As you can see below, Urban Enviro Waste Management had ₹271.1m of debt at March 2025, down from ₹299.5m a year prior. However, because it has a cash reserve of ₹36.7m, its net debt is less, at about ₹234.4m.
We can see from the most recent balance sheet that Urban Enviro Waste Management had liabilities of ₹362.9m falling due within a year, and liabilities of ₹255.0m due beyond that. Offsetting these obligations, it had cash of ₹36.7m as well as receivables valued at ₹437.8m due within 12 months. So it has liabilities totalling ₹143.4m more than its cash and near-term receivables, combined.
Given Urban Enviro Waste Management has a market capitalization of ₹1.55b, it's hard to believe these liabilities pose much threat. Having said that, it's clear that we should continue to monitor its balance sheet, lest it change for the worse.
Check out our latest analysis for Urban Enviro Waste Management
We measure a company's debt load relative to its earnings power by looking at its net debt divided by its earnings before interest, tax, depreciation, and amortization (EBITDA) and by calculating how easily its earnings before interest and tax (EBIT) cover its interest expense (interest cover). Thus we consider debt relative to earnings both with and without depreciation and amortization expenses.
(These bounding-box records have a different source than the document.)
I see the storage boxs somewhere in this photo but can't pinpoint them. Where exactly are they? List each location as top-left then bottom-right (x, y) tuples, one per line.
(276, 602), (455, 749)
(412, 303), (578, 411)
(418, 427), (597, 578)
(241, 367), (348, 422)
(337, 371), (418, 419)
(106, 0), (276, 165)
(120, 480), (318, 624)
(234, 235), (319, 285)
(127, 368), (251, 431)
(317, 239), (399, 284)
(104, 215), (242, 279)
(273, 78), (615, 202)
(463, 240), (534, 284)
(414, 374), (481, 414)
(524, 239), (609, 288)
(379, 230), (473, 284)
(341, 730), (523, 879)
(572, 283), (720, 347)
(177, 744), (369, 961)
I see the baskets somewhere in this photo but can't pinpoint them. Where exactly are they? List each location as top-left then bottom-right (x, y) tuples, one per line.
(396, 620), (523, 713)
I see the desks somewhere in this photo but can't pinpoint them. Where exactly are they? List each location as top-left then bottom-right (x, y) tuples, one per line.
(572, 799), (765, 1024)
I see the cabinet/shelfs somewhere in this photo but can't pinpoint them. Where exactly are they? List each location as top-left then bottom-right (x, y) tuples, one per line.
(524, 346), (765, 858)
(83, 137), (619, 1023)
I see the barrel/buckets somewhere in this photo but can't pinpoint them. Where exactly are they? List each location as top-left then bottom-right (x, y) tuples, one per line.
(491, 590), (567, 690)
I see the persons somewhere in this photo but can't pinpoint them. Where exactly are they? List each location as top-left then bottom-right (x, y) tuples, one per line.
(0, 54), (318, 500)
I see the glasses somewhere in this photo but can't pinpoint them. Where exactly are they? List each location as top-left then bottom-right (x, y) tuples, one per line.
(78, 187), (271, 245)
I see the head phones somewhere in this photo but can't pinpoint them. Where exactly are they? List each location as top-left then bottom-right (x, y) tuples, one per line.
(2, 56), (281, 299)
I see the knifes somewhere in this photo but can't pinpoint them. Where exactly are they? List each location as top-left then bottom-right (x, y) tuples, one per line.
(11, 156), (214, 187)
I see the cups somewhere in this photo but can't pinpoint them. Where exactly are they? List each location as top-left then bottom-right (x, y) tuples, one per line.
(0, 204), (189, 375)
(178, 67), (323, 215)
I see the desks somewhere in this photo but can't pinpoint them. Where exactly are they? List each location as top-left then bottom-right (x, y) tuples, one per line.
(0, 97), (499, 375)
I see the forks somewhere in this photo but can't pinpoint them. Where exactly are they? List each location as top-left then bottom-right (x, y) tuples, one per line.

Looking at its net debt to EBITDA of 0.94 and interest cover of 5.0 times, it seems to us that Urban Enviro Waste Management is probably using debt in a pretty reasonable way. So we'd recommend keeping a close eye on the impact financing costs are having on the business. Importantly, Urban Enviro Waste Management grew its EBIT by 38% over the last twelve months, and that growth will make it easier to handle its debt. The balance sheet is clearly the area to focus on when you are analysing debt. But it is Urban Enviro Waste Management's earnings that will influence how the balance sheet holds up in the future. So when considering debt, it's definitely worth looking at the earnings trend. Click here for an interactive snapshot.
Finally, a company can only pay off debt with cold hard cash, not accounting profits. So we always check how much of that EBIT is translated into free cash flow. Over the last three years, Urban Enviro Waste Management saw substantial negative free cash flow, in total. While that may be a result of expenditure for growth, it does make the debt far more risky.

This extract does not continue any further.